Comparative Analysis Of India’s Ibbi Amendments And Global Best Practices In Corporate Insolvency
- IJLLR Journal
- Jul 18
- 1 min read
Anshika Jain & Shreyash Deshpande, BBA LLB (Hons), Bennett University, The Times Group
ABSTRACT
The legal and institutional structure of corporate insolvency has an important bearing on the economic resilience of a country, investor sentiment, and the credit environment. India's regime of insolvency has witnessed radical change post-the Insolvency and Bankruptcy Code, 2016 (IBC)1, which attempted to consolidate disparate legislation into one seamless system with time-bound resolution taking precedence over liquidation. At the center of this system is the Insolvency and Bankruptcy Board of India (IBBI), which acts as the regulator tasked with standard-setting, oversight, and issuing amendments to the corporate insolvency process. Over the past few years, the IBBI has made a number of significant amendments to increase efficiency, improve recoveries for creditors, and decrease systemic delays. These cover simplifying procedural timeframes, bringing in the pre- packaged insolvency resolution process (PIRP) for MSMEs, strengthening the role and responsibility of resolution professionals, and enhancing transparency in resolution plans2.
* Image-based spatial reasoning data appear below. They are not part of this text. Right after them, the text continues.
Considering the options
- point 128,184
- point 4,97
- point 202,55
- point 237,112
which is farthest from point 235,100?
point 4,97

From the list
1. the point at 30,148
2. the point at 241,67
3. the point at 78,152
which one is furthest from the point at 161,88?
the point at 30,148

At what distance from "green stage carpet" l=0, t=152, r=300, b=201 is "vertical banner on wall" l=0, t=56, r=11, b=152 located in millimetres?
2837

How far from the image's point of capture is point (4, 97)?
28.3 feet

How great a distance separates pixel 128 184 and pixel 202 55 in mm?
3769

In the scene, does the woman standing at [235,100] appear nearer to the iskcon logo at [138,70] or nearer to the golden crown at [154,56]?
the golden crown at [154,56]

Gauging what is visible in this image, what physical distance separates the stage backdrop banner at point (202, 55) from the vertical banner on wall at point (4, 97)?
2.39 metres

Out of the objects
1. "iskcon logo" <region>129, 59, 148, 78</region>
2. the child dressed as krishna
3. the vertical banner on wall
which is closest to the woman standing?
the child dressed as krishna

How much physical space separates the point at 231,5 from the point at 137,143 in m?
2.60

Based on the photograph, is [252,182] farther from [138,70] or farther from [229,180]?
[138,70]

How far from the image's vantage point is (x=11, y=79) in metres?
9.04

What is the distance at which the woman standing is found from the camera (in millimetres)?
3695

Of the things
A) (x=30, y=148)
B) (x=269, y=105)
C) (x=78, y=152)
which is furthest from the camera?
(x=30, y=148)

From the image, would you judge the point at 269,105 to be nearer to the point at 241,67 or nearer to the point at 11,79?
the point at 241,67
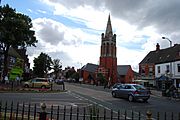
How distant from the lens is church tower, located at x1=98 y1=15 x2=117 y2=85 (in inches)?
4373

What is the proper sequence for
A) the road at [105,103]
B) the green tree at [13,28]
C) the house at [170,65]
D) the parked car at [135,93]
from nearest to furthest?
1. the road at [105,103]
2. the parked car at [135,93]
3. the green tree at [13,28]
4. the house at [170,65]

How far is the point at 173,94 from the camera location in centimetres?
3044

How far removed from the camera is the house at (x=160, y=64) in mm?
50866

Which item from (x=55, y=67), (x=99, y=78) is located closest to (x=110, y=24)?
(x=99, y=78)

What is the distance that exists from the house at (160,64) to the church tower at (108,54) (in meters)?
41.4

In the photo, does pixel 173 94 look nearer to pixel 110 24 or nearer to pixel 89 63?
pixel 110 24

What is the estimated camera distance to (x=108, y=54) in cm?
11131

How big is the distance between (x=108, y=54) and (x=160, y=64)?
55.2 metres

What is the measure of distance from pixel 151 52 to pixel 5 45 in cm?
3893

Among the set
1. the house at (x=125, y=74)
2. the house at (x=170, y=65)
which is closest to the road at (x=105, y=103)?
the house at (x=170, y=65)

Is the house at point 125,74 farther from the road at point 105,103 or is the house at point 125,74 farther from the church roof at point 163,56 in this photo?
the road at point 105,103

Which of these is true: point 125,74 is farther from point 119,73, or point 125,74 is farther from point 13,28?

Yet, the development of India's insolvency law does not take place in a vacuum. With growing financial market integration and the rise in cross- border trade and investment, India's legal reform efforts need to be assessed in relation to best international practices. Advanced insolvency jurisdictions like the United States3, the United Kingdom4 and the European Union5 provide effective models of advanced insolvency handling. These systems focus on tenets like debtor-in-possession financing, early restructuring, preservation of viable businesses, and protection of stakeholder interests using class-based voting schemes and court-sanctioned restructuring plans.